>> BEGIN Records for this exercise

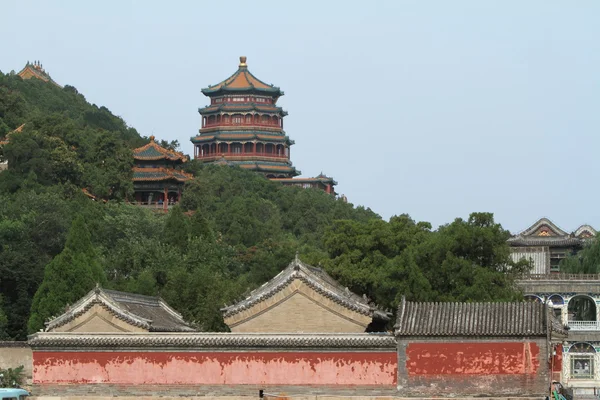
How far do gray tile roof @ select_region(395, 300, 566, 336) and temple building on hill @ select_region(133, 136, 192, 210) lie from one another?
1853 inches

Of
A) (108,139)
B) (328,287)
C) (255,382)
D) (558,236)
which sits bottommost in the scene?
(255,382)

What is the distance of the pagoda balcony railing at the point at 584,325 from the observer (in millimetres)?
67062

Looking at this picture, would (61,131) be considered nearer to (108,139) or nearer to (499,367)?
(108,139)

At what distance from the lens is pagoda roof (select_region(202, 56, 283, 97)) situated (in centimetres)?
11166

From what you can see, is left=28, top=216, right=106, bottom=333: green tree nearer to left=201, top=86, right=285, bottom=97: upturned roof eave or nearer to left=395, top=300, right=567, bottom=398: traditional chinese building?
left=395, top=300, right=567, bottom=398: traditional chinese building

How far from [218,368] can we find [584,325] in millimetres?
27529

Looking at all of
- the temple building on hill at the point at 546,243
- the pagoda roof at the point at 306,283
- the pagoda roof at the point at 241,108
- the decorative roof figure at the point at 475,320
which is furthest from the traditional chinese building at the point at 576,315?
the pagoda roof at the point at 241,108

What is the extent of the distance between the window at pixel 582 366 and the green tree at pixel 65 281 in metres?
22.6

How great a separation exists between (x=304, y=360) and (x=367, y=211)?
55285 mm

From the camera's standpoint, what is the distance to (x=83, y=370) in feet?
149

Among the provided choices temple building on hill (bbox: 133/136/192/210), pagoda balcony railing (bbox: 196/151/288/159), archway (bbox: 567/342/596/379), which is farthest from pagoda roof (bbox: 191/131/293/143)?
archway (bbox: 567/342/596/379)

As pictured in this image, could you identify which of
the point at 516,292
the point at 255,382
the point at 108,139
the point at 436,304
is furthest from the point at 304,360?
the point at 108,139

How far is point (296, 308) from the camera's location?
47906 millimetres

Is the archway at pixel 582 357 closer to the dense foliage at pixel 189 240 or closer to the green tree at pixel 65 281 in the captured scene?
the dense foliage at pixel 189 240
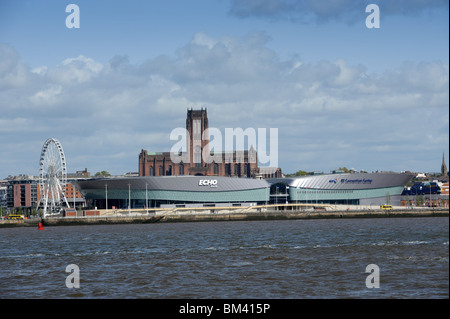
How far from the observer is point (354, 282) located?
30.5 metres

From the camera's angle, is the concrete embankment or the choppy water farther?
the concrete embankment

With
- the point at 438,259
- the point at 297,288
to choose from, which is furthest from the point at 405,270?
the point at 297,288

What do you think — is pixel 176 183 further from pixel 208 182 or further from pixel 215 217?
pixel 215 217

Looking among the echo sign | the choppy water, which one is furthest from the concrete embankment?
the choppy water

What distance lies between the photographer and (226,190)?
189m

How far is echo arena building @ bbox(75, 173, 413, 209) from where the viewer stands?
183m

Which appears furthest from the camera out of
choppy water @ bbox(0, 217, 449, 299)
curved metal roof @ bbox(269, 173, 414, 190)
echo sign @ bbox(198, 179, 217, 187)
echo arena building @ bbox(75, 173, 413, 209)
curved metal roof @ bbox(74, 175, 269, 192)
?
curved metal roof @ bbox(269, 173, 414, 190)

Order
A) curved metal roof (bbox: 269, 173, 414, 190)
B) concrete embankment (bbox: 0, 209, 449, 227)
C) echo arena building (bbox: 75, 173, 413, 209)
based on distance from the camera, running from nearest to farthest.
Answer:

>> END Records for this exercise

**Task directions**
Write out all the records again with every "echo arena building" replaced by "waterfront arena" and nothing else changed, leaving out the pictures.

**Exercise output**
How far do gray tile roof @ select_region(395, 300, 566, 336) and temple building on hill @ select_region(133, 136, 192, 210) lie from one another?
1853 inches

Of
A) (108,139)
B) (328,287)
C) (255,382)
D) (558,236)
which sits bottommost in the scene?
(255,382)

What is the distance of the pagoda balcony railing at the point at 584,325 from the observer (in millimetres)?
67062

Looking at this picture, would (61,131) be considered nearer to (108,139) or nearer to (499,367)?
(108,139)

At what distance from the lens is pagoda roof (select_region(202, 56, 283, 97)) situated (in centimetres)?
11166

From what you can see, is left=28, top=216, right=106, bottom=333: green tree nearer to left=201, top=86, right=285, bottom=97: upturned roof eave or nearer to left=395, top=300, right=567, bottom=398: traditional chinese building?
left=395, top=300, right=567, bottom=398: traditional chinese building

How far from [218,368] can we find [584,325] in millimetres?
27529

Looking at all of
- the temple building on hill at the point at 546,243
- the pagoda roof at the point at 306,283
- the pagoda roof at the point at 241,108
- the decorative roof figure at the point at 475,320
which is furthest from the traditional chinese building at the point at 576,315?
the pagoda roof at the point at 241,108

What is the extent of the distance between the window at pixel 582 366 and the green tree at pixel 65 281 in metres?
22.6

How great a separation exists between (x=304, y=360) and (x=367, y=211)?
55285 mm

From the camera's standpoint, what is the distance to (x=83, y=370) in feet?
149

Among the provided choices temple building on hill (bbox: 133/136/192/210), pagoda balcony railing (bbox: 196/151/288/159), archway (bbox: 567/342/596/379), which is farthest from pagoda roof (bbox: 191/131/293/143)?
archway (bbox: 567/342/596/379)

As pictured in this image, could you identify which of
the point at 516,292
the point at 255,382
the point at 108,139
the point at 436,304
is furthest from the point at 304,360?
the point at 108,139

How far is point (296, 308) from the camera's location?
47906 millimetres

Is the archway at pixel 582 357 closer to the dense foliage at pixel 189 240 or closer to the green tree at pixel 65 281 in the captured scene?
the dense foliage at pixel 189 240
How far from the observer is point (354, 282) located?
30.5 metres

From the camera's angle, is the concrete embankment or the choppy water farther?
the concrete embankment

With
- the point at 438,259
- the point at 297,288
to choose from, which is furthest from the point at 405,270?
the point at 297,288

What do you think — is pixel 176 183 further from pixel 208 182 or further from pixel 215 217?
pixel 215 217

Looking among the echo sign | the choppy water, which one is furthest from the concrete embankment?
the choppy water

What distance lies between the photographer and (226,190)?
189m

How far is waterfront arena @ bbox(75, 173, 413, 209) from where the viewer stands?
183m

Which appears furthest from the camera out of
choppy water @ bbox(0, 217, 449, 299)
curved metal roof @ bbox(269, 173, 414, 190)
echo sign @ bbox(198, 179, 217, 187)
waterfront arena @ bbox(75, 173, 413, 209)
curved metal roof @ bbox(74, 175, 269, 192)
?
curved metal roof @ bbox(269, 173, 414, 190)

Order
A) curved metal roof (bbox: 269, 173, 414, 190)
B) concrete embankment (bbox: 0, 209, 449, 227)
C) waterfront arena (bbox: 75, 173, 413, 209)
based on distance from the camera, running from nearest to farthest.
Answer:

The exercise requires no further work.